From the first line of the entries through the line containing "Factors affecting spatial resolution (cont.)", output everything exactly except the pictures.
================================
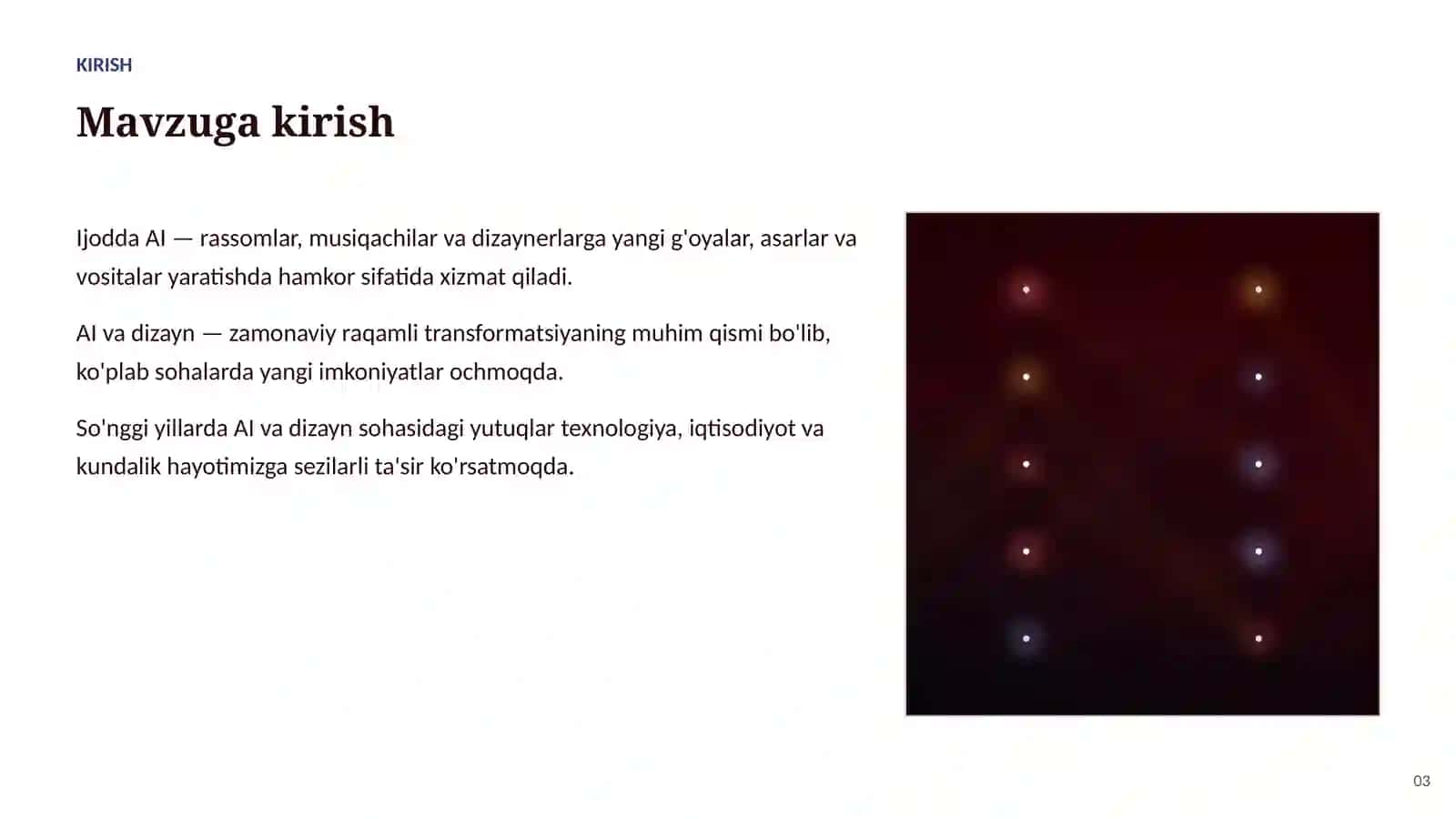 KIRISH

Mavzuga kirish

Ijodda AI — rassomlar, musiqachilar va dizaynerlarga yangi g'oyalar, asarlar va vositalar yaratishda hamkor sifatida xizmat qiladi.

AI va dizayn — zamonaviy raqamli transformatsiyaning muhim qismi bo'lib, ko'plab sohalarda yangi imkoniyatlar ochmoqda.

So'nggi yillarda AI va dizayn sohasidagi yutuqlar texnologiya, iqtisodiyot va kundalik hayotimizga sezilarli ta'sir ko'rsatmoqda.

03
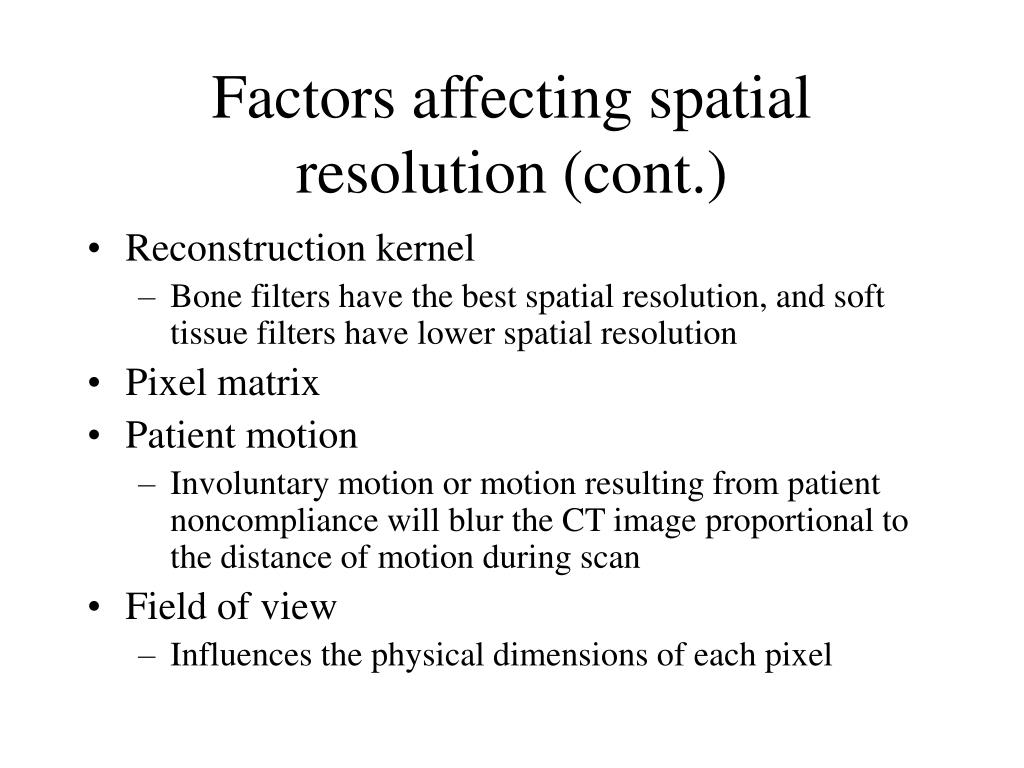 Factors affecting spatial resolution (cont.)

• Reconstruction kernel
– Bone filters have the best spatial resolution, and soft tissue filters have lower spatial resolution
• Pixel matrix
• Patient motion
– Involuntary motion or motion resulting from patient noncompliance will blur the CT image proportional to the distance of motion during scan
• Field of view
– Influences the physical dimensions of each pixel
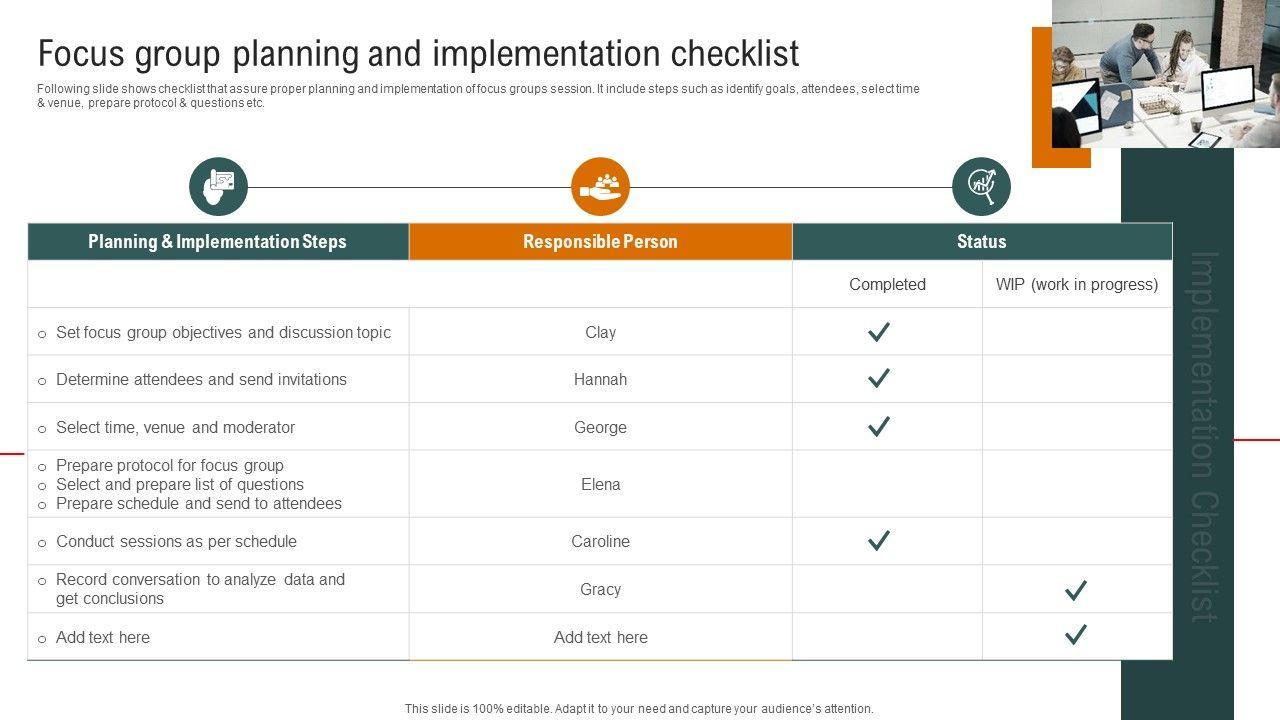 Focus group planning and implementation checklist

Following slide shows checklist that assure proper planning and implementation of focus groups session. It include steps such as identify goals, attendees, select time & venue, prepare protocol & questions etc.

| Planning & Implementation Steps | Responsible Person | Status | |
|---|---|---|---|
| | | Completed | WIP (work in progress) |
| ○ Set focus group objectives and discussion topic | Clay | ✓ | |
| ○ Determine attendees and send invitations | Hannah | ✓ | |
| ○ Select time, venue and moderator | George | ✓ | |
| ○ Prepare protocol for focus group ○ Select and prepare list of questions ○ Prepare schedule and send to attendees | Elena | | |
| ○ Conduct sessions as per schedule | Caroline | ✓ | |
| ○ Record conversation to analyze data and get conclusions | Gracy | | ✓ |
| ○ Add text here | Add text here | | ✓ |

Implementation Checklist

This slide is 100% editable. Adapt it to your need and capture your audience's attention.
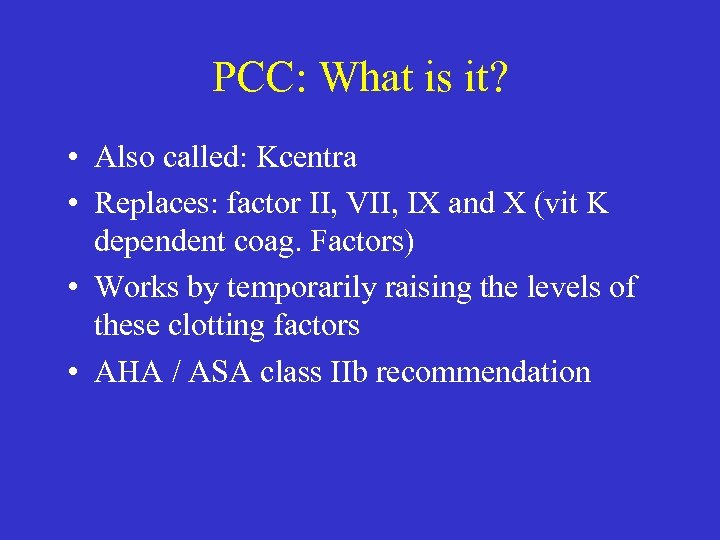 PCC: What is it?

• Also called: Kcentra
• Replaces: factor II, VII, IX and X (vit K dependent coag. Factors)
• Works by temporarily raising the levels of these clotting factors
• AHA / ASA class IIb recommendation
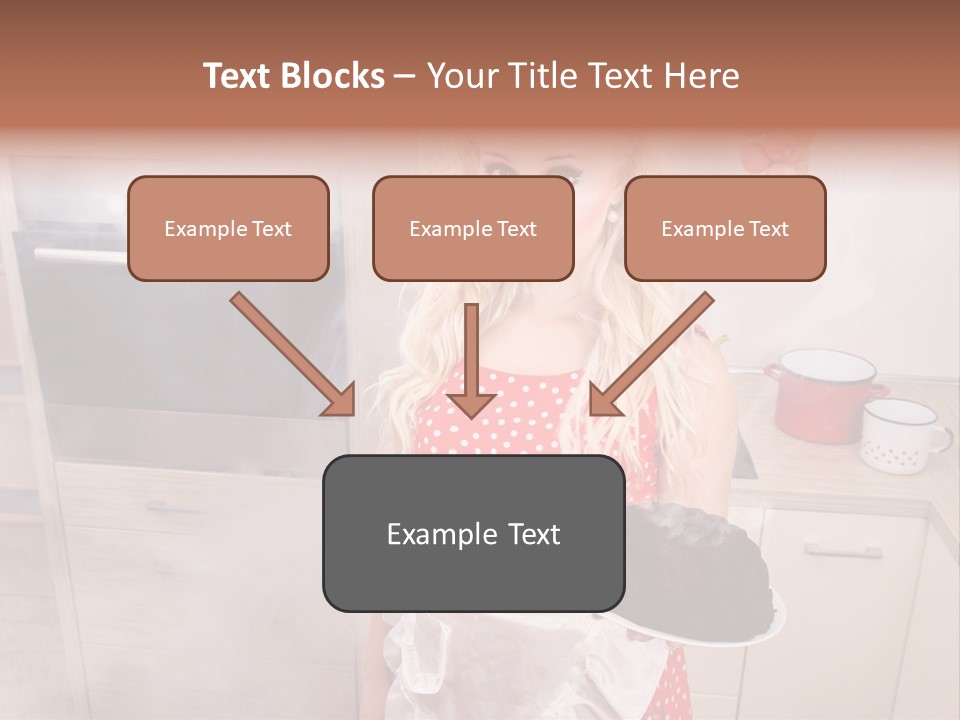 Text Blocks – Your Title Text Here

Example Text

Example Text

Example Text

Example Text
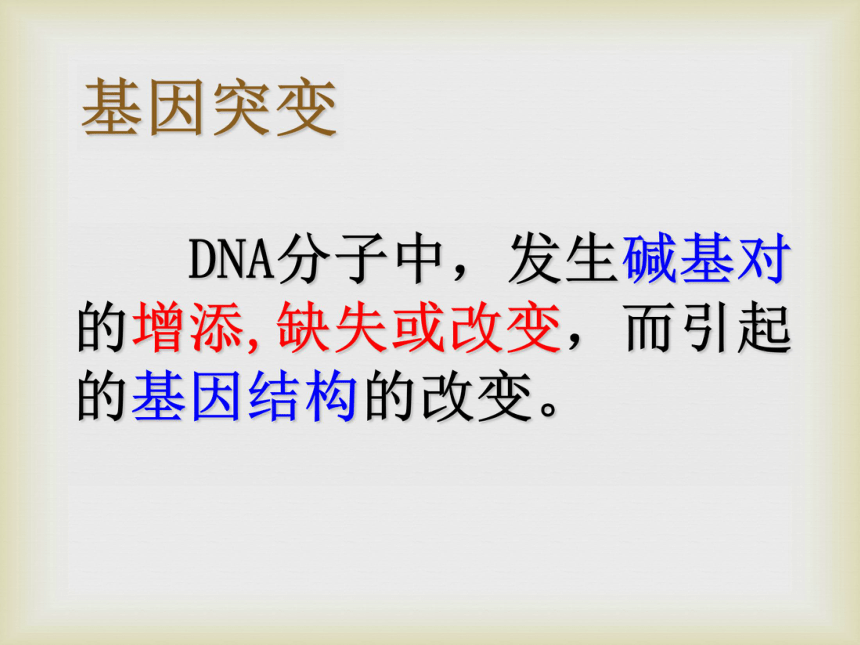 基因突变

DNA分子中，发生碱基对的增添,缺失或改变，而引起的基因结构的改变。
================================
→ **Output**
 KIRISH

Mavzuga kirish

Ijodda AI — rassomlar, musiqachilar va dizaynerlarga yangi g'oyalar, asarlar va vositalar yaratishda hamkor sifatida xizmat qiladi.

AI va dizayn — zamonaviy raqamli transformatsiyaning muhim qismi bo'lib, ko'plab sohalarda yangi imkoniyatlar ochmoqda.

So'nggi yillarda AI va dizayn sohasidagi yutuqlar texnologiya, iqtisodiyot va kundalik hayotimizga sezilarli ta'sir ko'rsatmoqda.

03
 Factors affecting spatial resolution (cont.)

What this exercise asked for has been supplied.